Putting all the values,

  $\ln \left(7.22\times {10}^{-58}\right)-\ln K_1=\frac{-286\times {10}^3}{8.314}\left(\frac{1}{298}-\frac{1}{230}\right)$

The value of $K_1$ can be calculated as follows:

  $\begin{array}{l}\ln \frac{7.22\times {10}^{-58}}{K_1}=\frac{-286\times {10}^3}{8.314}\left(\frac{298-230}{230\times 298}\right)\\ \ln \frac{7.22\times {10}^{-58}}{K_1}=34.13\end{array}$

On rearranging,

  $K_1=1.1\times {10}^{-72}$

The equilibrium at 230 K is related to the partial pressure of oxygen and ozone as follows:

  $K=\frac{P_{O_3}{}^2}{P_{O_2}{}^3}$

Putting the values,

  $1.1\times {10}^{-72}=\frac{P_{O_3}{}^2}{{\left(1.0\times {10}^{-3}\right)}^3}$

Or,

  $P_{O_2}=3.3\times {10}^{-41}\text{ atm}$

Using the ideal gas equation, the volume can be calculated as follows:

  $V=\frac{nRT}{P}$

For 1 molecule, the number of moles will be $\frac{1}{6.022\times {10}^{23}}\text{mol}$

Putting the values,

  $\begin{array}{l}V=\frac{\left(\frac{1}{6.022\times {10}^{23}}\text{mol}\right)\left(0.082\text{ L atm/K mol}\right)\left(230\text{ K}\right)}{\left(3.3\times {10}^{-41}\text{ atm}\right)}\\ =9.5\times {10}^{17}\text{ L}\end{array}$

Since, the calculated volume can be occupied by only 2 mol of ozone thus, equilibrium between oxygen and ozone is not maintained.
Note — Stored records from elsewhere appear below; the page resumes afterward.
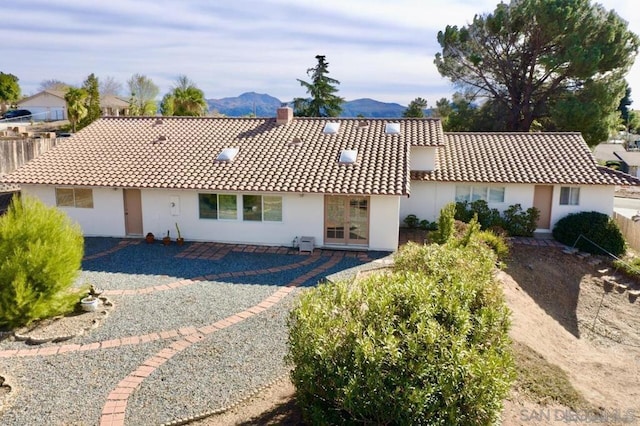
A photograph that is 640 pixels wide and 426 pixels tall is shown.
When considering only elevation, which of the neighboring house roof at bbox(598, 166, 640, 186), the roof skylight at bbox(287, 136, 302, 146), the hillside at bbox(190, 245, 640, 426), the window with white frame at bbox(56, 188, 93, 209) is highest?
the roof skylight at bbox(287, 136, 302, 146)

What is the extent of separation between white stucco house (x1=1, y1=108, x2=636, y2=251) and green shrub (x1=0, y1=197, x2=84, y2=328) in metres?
6.79

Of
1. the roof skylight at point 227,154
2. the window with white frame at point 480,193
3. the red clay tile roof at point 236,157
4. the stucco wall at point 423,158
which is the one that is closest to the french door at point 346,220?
the red clay tile roof at point 236,157

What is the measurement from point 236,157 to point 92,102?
24.1 m

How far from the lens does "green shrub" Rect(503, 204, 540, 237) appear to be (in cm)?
2256

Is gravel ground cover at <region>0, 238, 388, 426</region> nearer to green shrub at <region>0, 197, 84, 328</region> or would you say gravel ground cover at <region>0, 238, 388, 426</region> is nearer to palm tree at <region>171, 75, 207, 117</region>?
green shrub at <region>0, 197, 84, 328</region>

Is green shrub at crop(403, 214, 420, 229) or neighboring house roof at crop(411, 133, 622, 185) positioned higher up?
neighboring house roof at crop(411, 133, 622, 185)

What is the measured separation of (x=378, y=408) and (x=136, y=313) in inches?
346

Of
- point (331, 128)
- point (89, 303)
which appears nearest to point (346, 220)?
point (331, 128)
Here, the value of reaction quotient is greater than equilibrium constant thus, reaction shifts in backward direction.

Here, the volume is very large thus, the gas molecules cannot collide. The concentration of ozone is thus, not sufficient to maintain the equilibrium.